For deployment of these applications, here are some tips to follow:

  • System: Windows Server 2003

  • Application server should be installed using ->Control Panel->Add or Remove Programs->Add/Remove Windows Components. IIS and ASP.NET should be enabled;

  • Create "new website" using IIS manager by running "inetmgr" in command window;

  • Make sure ASP.NET version is set to v2.0 through ASP.NET tab in website's "Properties";

  • Make sure that ASP.NET v2.0 is set to "allowed" in IIS manager. If there is no ASP.NET v2.0 extension, add a new web service extension manually. Go to C:\WINDOWS\Microsoft.NET\Framework, there should be some folder named v2.0.50727 or similar if ASP.NET v2.0 is installed. Add v2.0.50727/aspnet_isapi.dll as a new web service extension;

  • In "IIS Manager->Local Computer->Application Pools", open "Properties->Identity", simply select "Local System" on the right of "Predefined" option if you come across probelm accessing "C:\WINDOWS\Microsoft.NET\Framework\v2.0.50727\Temporary ASP.NET Files" when opening web application pages.

3.5.4 Example: Enable Transaction Logging and Rule Processing

The following pages demonstrate how to enable transaction logging and rule processing in OARM using the ASP.NET sample applications.

Prerequisites:

  • Transaction definitions in Sample_Transaction_Defs.zip need to be available in OARM. Use 'Admin > Transactions > Import Transactions' to import the transaction definitions.

  • Transaction models defined in models.zip should be available in OARM

  • Following properties must exist in bharosa_app.properties at the OARM and the .NET client side:

    tracker.transaction.status.enum=Enum for transaction status
    tracker.transaction.status.enum.success=0
    tracker.transaction.status.enum.success.name=Success
    tracker.transaction.status.enum.success.description=Success
    tracker.transaction.status.enum.block=1
    tracker.transaction.status.enum.block.name=Block
    tracker.transaction.status.enum.block.description=Block
    tracker.transaction.status.enum.reject=2
    tracker.transaction.status.enum.reject.name=Reject
    tracker.transaction.status.enum.reject.description=Reject
    tracker.transaction.status.enum.pending=3
    tracker.transaction.status.enum.pending.name=Pending
    tracker.transaction.status.enum.pending.description=Pending
     
    profile.type.enum.pretransaction=70
    profile.type.enum.pretransaction.name=PreTransaction
    profile.type.enum.pretransaction.description=Pre Transaction
    profile.type.enum.pretransaction.ruleTypes=user,device,location,in_session
    profile.type.enum.pretransaction.listTypes=vtusers
    profile.type.enum.pretransaction.finalactionrule=process_results.rule
    profile.type.enum.pretransaction.isPreAuth=false
     
    profile.type.enum.posttransaction=80
    profile.type.enum.posttransaction.name=PostTransaction
    profile.type.enum.posttransaction.description=Post Transaction
    profile.type.enum.posttransaction.ruleTypes=user,device,location,in_session
    profile.type.enum.posttransaction.listTypes=vtusers
    profile.type.enum.posttransaction.finalactionrule=process_results.rule
    profile.type.enum.posttransaction.isPreAuth=false
    

Transaction Page

  • Dynamically generates the transaction type selection menu based on transaction enums defined in property file 'bharosa_common.properties'

  • On selecting transaction type, dynamically renders the transaction fields based on field definitions defined in properties files.

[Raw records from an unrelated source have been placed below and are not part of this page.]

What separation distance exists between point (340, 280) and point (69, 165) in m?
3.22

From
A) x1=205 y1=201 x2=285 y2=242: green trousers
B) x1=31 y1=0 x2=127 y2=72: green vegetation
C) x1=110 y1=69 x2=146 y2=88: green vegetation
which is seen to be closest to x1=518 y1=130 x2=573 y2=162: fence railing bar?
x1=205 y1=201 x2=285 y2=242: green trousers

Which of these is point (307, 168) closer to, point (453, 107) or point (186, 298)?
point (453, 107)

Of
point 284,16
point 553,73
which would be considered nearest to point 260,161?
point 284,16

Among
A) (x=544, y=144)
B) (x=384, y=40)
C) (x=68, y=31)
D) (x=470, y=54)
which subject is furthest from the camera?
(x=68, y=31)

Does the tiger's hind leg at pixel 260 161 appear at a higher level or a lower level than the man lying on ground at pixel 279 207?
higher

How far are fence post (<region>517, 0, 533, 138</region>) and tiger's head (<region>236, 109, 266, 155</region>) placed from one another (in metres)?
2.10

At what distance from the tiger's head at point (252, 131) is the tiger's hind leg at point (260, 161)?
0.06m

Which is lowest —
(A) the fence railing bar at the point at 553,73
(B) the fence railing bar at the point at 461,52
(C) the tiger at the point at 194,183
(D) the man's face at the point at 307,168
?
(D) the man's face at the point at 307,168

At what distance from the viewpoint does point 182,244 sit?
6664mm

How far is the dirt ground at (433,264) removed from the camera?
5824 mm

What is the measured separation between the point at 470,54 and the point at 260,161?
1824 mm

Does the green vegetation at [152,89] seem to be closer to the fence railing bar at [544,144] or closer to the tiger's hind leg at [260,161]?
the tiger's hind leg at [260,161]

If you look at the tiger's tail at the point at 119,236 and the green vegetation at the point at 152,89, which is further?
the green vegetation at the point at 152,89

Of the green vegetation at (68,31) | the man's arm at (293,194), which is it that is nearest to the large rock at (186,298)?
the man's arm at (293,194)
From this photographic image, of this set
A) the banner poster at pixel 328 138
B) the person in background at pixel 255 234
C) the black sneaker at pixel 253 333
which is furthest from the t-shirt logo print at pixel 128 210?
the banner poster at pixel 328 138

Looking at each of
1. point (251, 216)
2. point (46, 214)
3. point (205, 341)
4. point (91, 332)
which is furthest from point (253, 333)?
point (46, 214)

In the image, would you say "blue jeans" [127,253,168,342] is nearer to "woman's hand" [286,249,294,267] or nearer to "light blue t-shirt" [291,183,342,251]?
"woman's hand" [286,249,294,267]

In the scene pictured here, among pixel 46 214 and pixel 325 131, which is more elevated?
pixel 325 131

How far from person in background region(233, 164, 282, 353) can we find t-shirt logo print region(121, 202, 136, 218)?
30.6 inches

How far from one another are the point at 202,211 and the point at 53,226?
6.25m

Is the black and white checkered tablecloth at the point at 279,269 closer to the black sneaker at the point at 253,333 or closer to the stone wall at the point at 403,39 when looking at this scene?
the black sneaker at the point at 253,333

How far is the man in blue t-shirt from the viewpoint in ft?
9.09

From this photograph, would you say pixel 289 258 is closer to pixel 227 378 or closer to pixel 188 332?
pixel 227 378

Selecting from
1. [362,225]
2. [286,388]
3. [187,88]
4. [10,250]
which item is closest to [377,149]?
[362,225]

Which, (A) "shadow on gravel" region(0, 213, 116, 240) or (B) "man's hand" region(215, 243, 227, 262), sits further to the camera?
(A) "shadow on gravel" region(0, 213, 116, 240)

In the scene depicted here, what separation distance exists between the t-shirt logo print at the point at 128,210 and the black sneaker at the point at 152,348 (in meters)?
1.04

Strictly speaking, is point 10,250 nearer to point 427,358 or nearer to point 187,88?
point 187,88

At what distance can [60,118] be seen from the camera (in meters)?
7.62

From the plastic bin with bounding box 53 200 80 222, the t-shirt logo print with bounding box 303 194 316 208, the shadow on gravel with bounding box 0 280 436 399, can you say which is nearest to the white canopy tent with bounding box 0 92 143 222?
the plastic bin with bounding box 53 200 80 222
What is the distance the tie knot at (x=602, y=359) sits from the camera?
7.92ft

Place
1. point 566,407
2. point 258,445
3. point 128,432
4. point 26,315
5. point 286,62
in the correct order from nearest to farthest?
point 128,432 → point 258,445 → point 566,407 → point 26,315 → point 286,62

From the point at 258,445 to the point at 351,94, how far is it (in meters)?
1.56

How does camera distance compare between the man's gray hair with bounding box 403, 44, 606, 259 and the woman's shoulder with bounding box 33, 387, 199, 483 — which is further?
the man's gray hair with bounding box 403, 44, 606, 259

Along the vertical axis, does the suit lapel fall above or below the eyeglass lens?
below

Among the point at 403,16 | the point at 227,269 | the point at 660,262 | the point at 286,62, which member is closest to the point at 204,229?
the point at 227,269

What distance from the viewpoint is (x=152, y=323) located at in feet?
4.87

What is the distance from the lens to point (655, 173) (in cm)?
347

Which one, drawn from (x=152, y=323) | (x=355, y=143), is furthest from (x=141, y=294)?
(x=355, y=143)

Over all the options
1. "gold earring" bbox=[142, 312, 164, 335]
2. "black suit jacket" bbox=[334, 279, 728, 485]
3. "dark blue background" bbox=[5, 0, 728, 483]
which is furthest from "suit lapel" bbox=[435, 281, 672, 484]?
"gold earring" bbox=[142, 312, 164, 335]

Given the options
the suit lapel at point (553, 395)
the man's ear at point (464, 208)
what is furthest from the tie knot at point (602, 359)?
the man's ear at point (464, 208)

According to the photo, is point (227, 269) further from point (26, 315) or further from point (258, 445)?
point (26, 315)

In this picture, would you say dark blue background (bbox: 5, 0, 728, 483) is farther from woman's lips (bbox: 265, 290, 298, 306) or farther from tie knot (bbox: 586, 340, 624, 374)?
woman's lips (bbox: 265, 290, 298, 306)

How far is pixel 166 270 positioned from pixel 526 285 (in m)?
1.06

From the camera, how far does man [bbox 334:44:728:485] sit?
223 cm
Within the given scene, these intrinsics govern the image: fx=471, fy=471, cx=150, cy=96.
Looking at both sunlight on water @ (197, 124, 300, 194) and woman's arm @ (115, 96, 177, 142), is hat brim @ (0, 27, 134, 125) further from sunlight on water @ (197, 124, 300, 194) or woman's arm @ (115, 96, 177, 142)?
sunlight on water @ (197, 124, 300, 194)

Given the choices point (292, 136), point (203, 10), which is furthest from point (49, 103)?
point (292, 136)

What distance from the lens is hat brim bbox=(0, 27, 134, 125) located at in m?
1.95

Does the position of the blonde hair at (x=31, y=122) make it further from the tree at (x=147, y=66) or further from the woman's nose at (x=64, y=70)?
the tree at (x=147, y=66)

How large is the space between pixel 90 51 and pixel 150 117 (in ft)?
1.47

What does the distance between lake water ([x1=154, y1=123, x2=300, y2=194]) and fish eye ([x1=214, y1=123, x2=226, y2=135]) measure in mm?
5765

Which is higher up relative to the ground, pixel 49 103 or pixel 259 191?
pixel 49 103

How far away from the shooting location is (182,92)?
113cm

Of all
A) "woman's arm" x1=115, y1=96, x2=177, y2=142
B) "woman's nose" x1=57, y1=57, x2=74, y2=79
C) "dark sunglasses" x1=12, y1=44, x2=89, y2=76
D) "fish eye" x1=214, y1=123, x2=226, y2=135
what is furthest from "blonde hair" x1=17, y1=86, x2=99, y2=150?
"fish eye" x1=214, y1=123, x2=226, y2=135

  • Either creates a transaction by calling AppUtil.createTransaction() or updates the transaction by calling AppUtil.updateTransaction()depending on the current form being submitted.

  • Runs pre and post transaction rules by calling AppUtil.RunPreTransactionRules() or AppUtil.RunPostTransactionRules(). Depending upon the result, the browser is redirected to the next appropriate page.